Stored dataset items
=-=-=-=-=
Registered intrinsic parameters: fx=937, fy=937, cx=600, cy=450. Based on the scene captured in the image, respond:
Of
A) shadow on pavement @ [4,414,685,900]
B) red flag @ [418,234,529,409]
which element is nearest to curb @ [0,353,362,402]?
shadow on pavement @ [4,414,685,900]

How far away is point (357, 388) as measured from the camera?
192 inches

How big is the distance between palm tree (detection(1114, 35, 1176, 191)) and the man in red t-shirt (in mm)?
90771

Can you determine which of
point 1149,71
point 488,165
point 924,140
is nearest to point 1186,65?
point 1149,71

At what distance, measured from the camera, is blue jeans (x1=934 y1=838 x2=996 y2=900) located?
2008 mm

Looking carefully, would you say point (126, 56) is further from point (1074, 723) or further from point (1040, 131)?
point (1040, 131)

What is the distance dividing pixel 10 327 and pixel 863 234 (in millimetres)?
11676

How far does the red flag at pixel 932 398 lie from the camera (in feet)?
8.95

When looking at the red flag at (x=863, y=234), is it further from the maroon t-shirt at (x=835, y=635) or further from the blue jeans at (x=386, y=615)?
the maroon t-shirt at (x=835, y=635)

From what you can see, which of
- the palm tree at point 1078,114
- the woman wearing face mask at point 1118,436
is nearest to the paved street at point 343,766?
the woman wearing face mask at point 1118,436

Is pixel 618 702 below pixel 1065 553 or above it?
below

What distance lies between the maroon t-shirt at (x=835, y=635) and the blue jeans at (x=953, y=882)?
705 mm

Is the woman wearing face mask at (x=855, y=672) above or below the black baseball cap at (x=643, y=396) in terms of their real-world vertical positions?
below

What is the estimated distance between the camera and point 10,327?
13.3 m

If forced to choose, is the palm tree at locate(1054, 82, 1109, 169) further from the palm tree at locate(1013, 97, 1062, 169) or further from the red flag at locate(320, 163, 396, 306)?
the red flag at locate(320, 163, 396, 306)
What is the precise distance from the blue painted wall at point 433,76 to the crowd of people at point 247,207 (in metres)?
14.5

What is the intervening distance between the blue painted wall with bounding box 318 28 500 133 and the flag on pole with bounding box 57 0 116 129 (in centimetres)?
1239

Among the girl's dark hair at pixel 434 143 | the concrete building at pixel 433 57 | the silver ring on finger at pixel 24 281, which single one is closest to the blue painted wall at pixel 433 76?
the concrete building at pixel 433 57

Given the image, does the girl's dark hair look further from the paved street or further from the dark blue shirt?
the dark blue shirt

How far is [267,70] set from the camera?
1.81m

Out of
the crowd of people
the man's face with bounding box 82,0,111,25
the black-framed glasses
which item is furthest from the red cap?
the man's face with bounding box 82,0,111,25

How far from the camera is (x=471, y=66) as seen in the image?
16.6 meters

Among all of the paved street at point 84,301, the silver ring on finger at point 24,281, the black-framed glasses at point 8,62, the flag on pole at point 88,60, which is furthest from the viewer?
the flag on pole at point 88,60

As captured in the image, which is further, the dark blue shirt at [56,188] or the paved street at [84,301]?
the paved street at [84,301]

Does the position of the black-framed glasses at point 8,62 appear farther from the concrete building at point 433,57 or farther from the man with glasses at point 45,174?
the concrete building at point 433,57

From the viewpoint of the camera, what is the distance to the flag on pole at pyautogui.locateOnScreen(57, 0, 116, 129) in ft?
=-=-=-=-=
- _Prompt_
Copy out the full material exactly as it appears.

- _Exercise result_
Registered intrinsic parameters: fx=937, fy=937, cx=600, cy=450. Based on the scene captured in the image, respond:
Of
A) shadow on pavement @ [4,414,685,900]
B) red flag @ [418,234,529,409]
which element is nearest to curb @ [0,353,362,402]?
shadow on pavement @ [4,414,685,900]

How far away is point (357, 388) as measured from the camera?
192 inches

How big is the distance between palm tree (detection(1114, 35, 1176, 191)) and the man in red t-shirt (in mm)?
90771

Can you determine which of
point 1149,71
point 488,165
point 924,140
is nearest to point 1186,65?
point 1149,71

At what distance, measured from the camera, is blue jeans (x1=934 y1=838 x2=996 y2=900) located?
2008 mm

Looking carefully, would you say point (126, 56) is further from point (1074, 723) or further from point (1040, 131)?
point (1040, 131)

What is the distance dividing pixel 10 327 and pixel 863 234 (in millimetres)?
11676

How far does the red flag at pixel 932 398 lie from the camera (in feet)?
8.95

When looking at the red flag at (x=863, y=234), is it further from the maroon t-shirt at (x=835, y=635) or further from the blue jeans at (x=386, y=615)?
the maroon t-shirt at (x=835, y=635)

From what you can see, which of
- the palm tree at point 1078,114
- the woman wearing face mask at point 1118,436
is nearest to the paved street at point 343,766?
the woman wearing face mask at point 1118,436

Is pixel 618 702 below pixel 1065 553 or above it?
below

What distance lies between the maroon t-shirt at (x=835, y=635) and the blue jeans at (x=953, y=882)?
705 mm

Is the woman wearing face mask at (x=855, y=672) above or below the black baseball cap at (x=643, y=396) in terms of their real-world vertical positions?
below

What is the estimated distance between the camera and point 10,327?
13.3 m

If forced to choose, is the palm tree at locate(1054, 82, 1109, 169) further from the palm tree at locate(1013, 97, 1062, 169) or further from the red flag at locate(320, 163, 396, 306)?
the red flag at locate(320, 163, 396, 306)
What is the precise distance from the blue painted wall at point 433,76 to the crowd of people at point 247,207 (in metres)?
14.5

What is the intervening distance between the blue painted wall with bounding box 318 28 500 133 and the flag on pole with bounding box 57 0 116 129 (in centimetres)?
1239

Among the girl's dark hair at pixel 434 143 | the concrete building at pixel 433 57 | the silver ring on finger at pixel 24 281, which single one is closest to the blue painted wall at pixel 433 76?
the concrete building at pixel 433 57

Given the image, does the girl's dark hair look further from the paved street or further from the dark blue shirt?
the dark blue shirt

How far is [267,70] set from the camera?
1.81m

Out of
the crowd of people
the man's face with bounding box 82,0,111,25
the black-framed glasses
which item is furthest from the red cap?
the man's face with bounding box 82,0,111,25

How far from the camera is (x=471, y=66) as seen in the image?
16.6 meters

Among all of the paved street at point 84,301, the silver ring on finger at point 24,281, the black-framed glasses at point 8,62, the flag on pole at point 88,60, which is furthest from the viewer?
the flag on pole at point 88,60

As captured in the image, which is further, the dark blue shirt at [56,188] or the paved street at [84,301]?
the paved street at [84,301]

Does the position of the black-framed glasses at point 8,62 appear farther from the concrete building at point 433,57 or farther from the man with glasses at point 45,174?
the concrete building at point 433,57

From the viewpoint of the camera, what is the distance to the flag on pole at pyautogui.locateOnScreen(57, 0, 116, 129) in ft?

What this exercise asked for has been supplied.